D’un commun accord, ils raccrochent. Mo a le temps de demander à Vic de saluer sa famille de sa part. Il adorerait discuter davantage mais il ne veut pas trop s’absenter. Il ne faut pas que Ju pense qu’il retarde la rencontre avec Al. Il a peur mais pas au point de se défiler. Il veut faire cet effort. Pour son frère.
Après quelques errances, il finit par trouver Ju devant l’entrée de la gare. Une jeune femme lui tourne le dos. Ju aperçoit son frère et lui fait de grands gestes de la main. C’est à ce moment-là que la jeune femme se retourne pour lui faire face.
— Mo ! J’attends ce moment depuis si longtemps...euh… Mo, voici Al ! Al, je te présente Mo, mon frère !
— Enchanté ! déclare Al en serrant la main de Mo.
— Enchanté, de même ! lui répond Mo.
Mo a la sensation étrange de l’avoir déjà vue quelque part.
— Ju m’a beaucoup parlé de toi, admet Al.
— C’est réciproque, reconnaît Mo.
Ju rougit un peu. Il ne sait plus quoi dire, quoi faire. Ces premiers instants sont déterminants. Il a besoin que son frère et sa copine s’entendent.
— On va avoir l’occasion de se connaître, avec ce séjour à Cramey-lès-Pasues.
Mo hoche la tête. Cette impression de déjà-vu quand il la regarde ne le quitte pas. Comme si c’était important de se souvenir.
— Ce roux te va très bien, dis donc, la complimente Ju.
Al sourit.
— Oui… J’ai tiré à pile ou face pour savoir si je faisais roux ou mauve. La pièce est tombée côté roux.

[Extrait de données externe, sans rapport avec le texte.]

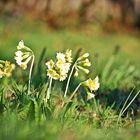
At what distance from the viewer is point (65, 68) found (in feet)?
13.3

— Tu prends souvent des décisions en jouant à pile ou face ? demande Mo, malgré lui.
Ce n’est pas la première fois qu’il entend parler de cette pièce de monnaie. C’est grâce à elle qu’ils sont à Cramey-lès-Pasues, pour commencer.
Pour autant qu’il se souvienne, Mo n’a jamais laissé le hasard faire les choses. Il a toujours tenu à contrôler la situation. Voir un tel lâcher-prise chez Al le déstabilise un peu.
— Avec cette pièce, dit-elle en la montrant aux deux frères, je me laisse porter par le destin. C’est grâce à elle aussi que je suis parmi vous aujourd’hui. Et qui sait… Peut-être qu’elle nous fera vivre quelques aventures ici, à Cramey-lès-Pasues.
— Peut-être, concède Ju.
Il embrasse sa petite amie avant de s’excuser dans un chuchotement d’oreille de ne pas l’avoir fait plus tôt. Le soulagement s’empare petit à petit de lui. La discussion entre Mo et Al est encore balbutiante mais pour lui, c’est plutôt encourageant.
Mo regarde Al jouer avec ses mèches blondes. Il se souvient ! Il sait où il a déjà croisé la petite amie de Ju.
Tout à l’heure. Près des toilettes de la gare. Au téléphone.
Elle parlait d’un secret. Qu’il fallait tout lui révéler. Mais, à qui ? Ju ?
Mo ne regarde plus Al de la même manière. Désormais, il s’en méfie. Si elle cache quelque chose à Ju, il faut que cela cesse. Il ne veut pas voir son frère souffrir. Néanmoins, il ne souhaite pas non plus s’immiscer entre eux. Si Mo lui parle de la discussion qu’il a surpris malgré lui, il craint que Ju le prenne mal. Qu’il prenne le parti d’Al et qu’il coupe les ponts avec lui, son propre frère. Sauf que ne rien dire, c’est comme être complice de la trahison qui semble se jouer.
Mo se sent coincé dans un dilemme sans issue. Il se souvient de ce qu’a dit Vic, un peu plus tôt. Qu’au moindre souci, il est là.
C’est ainsi que Mo décide qu’à la première occasion, il demandera conseil auprès de Vic. En attendant, il ne fera rien, si ce n’est garder un œil sur Al.